Fertan is the German-developed rust converter, manufactured in Germany over 30 years ago and used across the European classic-car restoration trade ever since, that has built a strong reputation for its ability to chemically stop and convert existing rust in situations where complete metal renewal is not practical. Rust is removed by chemical conversion: the active iron oxide is transformed into a stable, inert compound that no longer attacks the surrounding steel. The product is water-based, a tannic-acid and surfactant solution, and is applied directly to rusty steel, where it reacts with the iron oxide to produce a stable black iron-tannate film. The converted surface is no longer actively rusting and can be painted over directly without further treatment.
How Fertan Works
Conventional iron oxide (red rust) is unstable in the presence of moisture, it continues to react with the underlying metal as long as moisture is available, progressively consuming the steel. Tannic acid reacts chemically with the iron oxide, forming iron tannate, a stable, water-resistant, black compound that does not continue to react with the metal underneath. Fertan delivers the tannic acid to the rusty surface in a controlled formulation that also includes a wetting surfactant (helping the solution penetrate into pitting and crevices), a chelating agent (binding free iron in the rust), and a slow-acting catalyst that drives the conversion reaction to completion over the 24 to 48 hours after application.
Application and Use
Fertan is applied by brush, by spray, or by injection into closed cavities. The surface is prepared by wire-brushing or sanding to remove loose flake rust, heavy scale is not the right target for the product. The treated surface is left to cure for 24 to 48 hours at workshop temperature, after which any residual product is rinsed off with clean water (this is a water-based product, not solvent-based), and the surface is allowed to dry fully before painting. The dried, converted surface can be painted with any standard primer-and-topcoat system, Fertan does not interfere with subsequent paint adhesion, unlike some older rust-converter products that left a non-paintable film.

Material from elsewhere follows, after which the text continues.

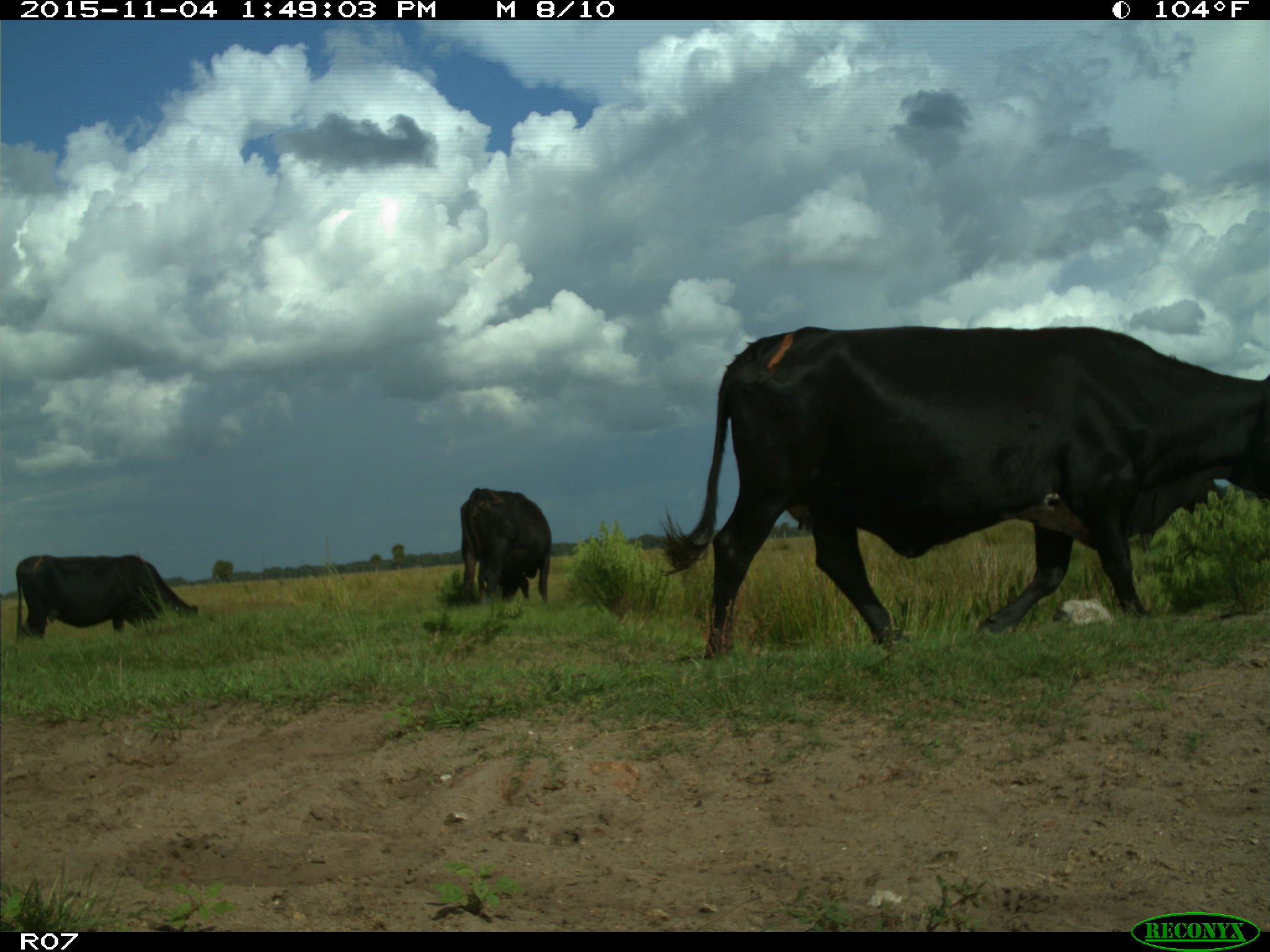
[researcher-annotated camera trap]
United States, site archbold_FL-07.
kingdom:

Specific Use Cases on a Classic
Fertan is particularly valuable in three classic-car restoration situations. First, on the inside faces of fitted panels, where a workshop cannot strip back to bare metal because access is limited but where the existing rust needs to be stopped before the panel is re-protected. Second, on chassis rails and box sections behind suspension components, where removing the suspension to access the steel would be a substantial undertaking but where injection of Fertan through a small access hole reaches the surface. Third, on heavily-pitted but structurally-sound steel, where a wire-brush preparation has removed the loose flake but the pitting holds residual rust that conventional paint would simply seal in rather than resolve.
In each case, Fertan converts what is there into a stable film that can then be re-protected with appropriate paint or cavity wax.